§ ASSIGNED TASK
Give back the records in their entirety, exactly.

§ Items from a data source
·····

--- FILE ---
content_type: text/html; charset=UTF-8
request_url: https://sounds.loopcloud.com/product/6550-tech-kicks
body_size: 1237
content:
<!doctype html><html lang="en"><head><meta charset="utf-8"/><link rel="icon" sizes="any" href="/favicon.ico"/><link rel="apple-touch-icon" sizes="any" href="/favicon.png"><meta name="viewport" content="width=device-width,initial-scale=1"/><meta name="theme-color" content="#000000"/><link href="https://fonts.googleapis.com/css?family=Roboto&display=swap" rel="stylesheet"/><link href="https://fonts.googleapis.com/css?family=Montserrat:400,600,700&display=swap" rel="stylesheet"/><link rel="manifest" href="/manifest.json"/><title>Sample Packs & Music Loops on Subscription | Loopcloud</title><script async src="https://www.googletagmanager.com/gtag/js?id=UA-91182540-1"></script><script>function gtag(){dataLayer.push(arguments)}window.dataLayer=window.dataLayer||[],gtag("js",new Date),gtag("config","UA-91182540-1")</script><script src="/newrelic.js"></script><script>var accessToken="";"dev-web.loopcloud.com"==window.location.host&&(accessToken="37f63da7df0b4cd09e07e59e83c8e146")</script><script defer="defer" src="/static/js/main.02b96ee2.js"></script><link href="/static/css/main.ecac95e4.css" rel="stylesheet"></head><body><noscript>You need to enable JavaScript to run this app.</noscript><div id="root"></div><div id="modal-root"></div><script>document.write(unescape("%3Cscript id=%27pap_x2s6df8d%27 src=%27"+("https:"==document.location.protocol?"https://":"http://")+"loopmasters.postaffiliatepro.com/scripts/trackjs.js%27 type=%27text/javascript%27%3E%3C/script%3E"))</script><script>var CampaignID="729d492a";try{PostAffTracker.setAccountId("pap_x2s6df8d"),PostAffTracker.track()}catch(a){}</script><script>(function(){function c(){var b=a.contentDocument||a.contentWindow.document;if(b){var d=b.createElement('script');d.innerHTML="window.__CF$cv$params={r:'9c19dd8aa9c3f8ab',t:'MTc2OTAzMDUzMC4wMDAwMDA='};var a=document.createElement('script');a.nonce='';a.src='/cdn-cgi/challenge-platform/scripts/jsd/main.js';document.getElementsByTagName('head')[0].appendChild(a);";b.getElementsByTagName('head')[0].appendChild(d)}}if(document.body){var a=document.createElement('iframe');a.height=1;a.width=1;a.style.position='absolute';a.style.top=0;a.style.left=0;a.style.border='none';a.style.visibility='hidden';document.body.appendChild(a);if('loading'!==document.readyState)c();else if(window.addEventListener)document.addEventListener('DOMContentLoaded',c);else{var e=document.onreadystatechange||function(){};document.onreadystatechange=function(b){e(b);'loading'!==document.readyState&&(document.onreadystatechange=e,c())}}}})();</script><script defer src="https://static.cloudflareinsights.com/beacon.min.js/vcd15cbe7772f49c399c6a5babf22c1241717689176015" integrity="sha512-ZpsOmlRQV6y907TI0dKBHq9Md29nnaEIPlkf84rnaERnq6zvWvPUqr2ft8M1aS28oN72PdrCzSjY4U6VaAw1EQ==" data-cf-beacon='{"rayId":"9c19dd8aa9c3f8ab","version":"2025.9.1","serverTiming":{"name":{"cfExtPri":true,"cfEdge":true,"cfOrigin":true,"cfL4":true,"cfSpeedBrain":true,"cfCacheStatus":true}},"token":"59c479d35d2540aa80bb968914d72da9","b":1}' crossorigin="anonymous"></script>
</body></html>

·····

§ OUTPUT BELOW
--- FILE ---
content_type: text/html; charset=UTF-8
request_url: https://sounds.loopcloud.com/product/6550-tech-kicks
body_size: 1237
content:
<!doctype html><html lang="en"><head><meta charset="utf-8"/><link rel="icon" sizes="any" href="/favicon.ico"/><link rel="apple-touch-icon" sizes="any" href="/favicon.png"><meta name="viewport" content="width=device-width,initial-scale=1"/><meta name="theme-color" content="#000000"/><link href="https://fonts.googleapis.com/css?family=Roboto&display=swap" rel="stylesheet"/><link href="https://fonts.googleapis.com/css?family=Montserrat:400,600,700&display=swap" rel="stylesheet"/><link rel="manifest" href="/manifest.json"/><title>Sample Packs & Music Loops on Subscription | Loopcloud</title><script async src="https://www.googletagmanager.com/gtag/js?id=UA-91182540-1"></script><script>function gtag(){dataLayer.push(arguments)}window.dataLayer=window.dataLayer||[],gtag("js",new Date),gtag("config","UA-91182540-1")</script><script src="/newrelic.js"></script><script>var accessToken="";"dev-web.loopcloud.com"==window.location.host&&(accessToken="37f63da7df0b4cd09e07e59e83c8e146")</script><script defer="defer" src="/static/js/main.02b96ee2.js"></script><link href="/static/css/main.ecac95e4.css" rel="stylesheet"></head><body><noscript>You need to enable JavaScript to run this app.</noscript><div id="root"></div><div id="modal-root"></div><script>document.write(unescape("%3Cscript id=%27pap_x2s6df8d%27 src=%27"+("https:"==document.location.protocol?"https://":"http://")+"loopmasters.postaffiliatepro.com/scripts/trackjs.js%27 type=%27text/javascript%27%3E%3C/script%3E"))</script><script>var CampaignID="729d492a";try{PostAffTracker.setAccountId("pap_x2s6df8d"),PostAffTracker.track()}catch(a){}</script><script>(function(){function c(){var b=a.contentDocument||a.contentWindow.document;if(b){var d=b.createElement('script');d.innerHTML="window.__CF$cv$params={r:'9c19dd8aa9c3f8ab',t:'MTc2OTAzMDUzMC4wMDAwMDA='};var a=document.createElement('script');a.nonce='';a.src='/cdn-cgi/challenge-platform/scripts/jsd/main.js';document.getElementsByTagName('head')[0].appendChild(a);";b.getElementsByTagName('head')[0].appendChild(d)}}if(document.body){var a=document.createElement('iframe');a.height=1;a.width=1;a.style.position='absolute';a.style.top=0;a.style.left=0;a.style.border='none';a.style.visibility='hidden';document.body.appendChild(a);if('loading'!==document.readyState)c();else if(window.addEventListener)document.addEventListener('DOMContentLoaded',c);else{var e=document.onreadystatechange||function(){};document.onreadystatechange=function(b){e(b);'loading'!==document.readyState&&(document.onreadystatechange=e,c())}}}})();</script><script defer src="https://static.cloudflareinsights.com/beacon.min.js/vcd15cbe7772f49c399c6a5babf22c1241717689176015" integrity="sha512-ZpsOmlRQV6y907TI0dKBHq9Md29nnaEIPlkf84rnaERnq6zvWvPUqr2ft8M1aS28oN72PdrCzSjY4U6VaAw1EQ==" data-cf-beacon='{"rayId":"9c19dd8aa9c3f8ab","version":"2025.9.1","serverTiming":{"name":{"cfExtPri":true,"cfEdge":true,"cfOrigin":true,"cfL4":true,"cfSpeedBrain":true,"cfCacheStatus":true}},"token":"59c479d35d2540aa80bb968914d72da9","b":1}' crossorigin="anonymous"></script>
</body></html>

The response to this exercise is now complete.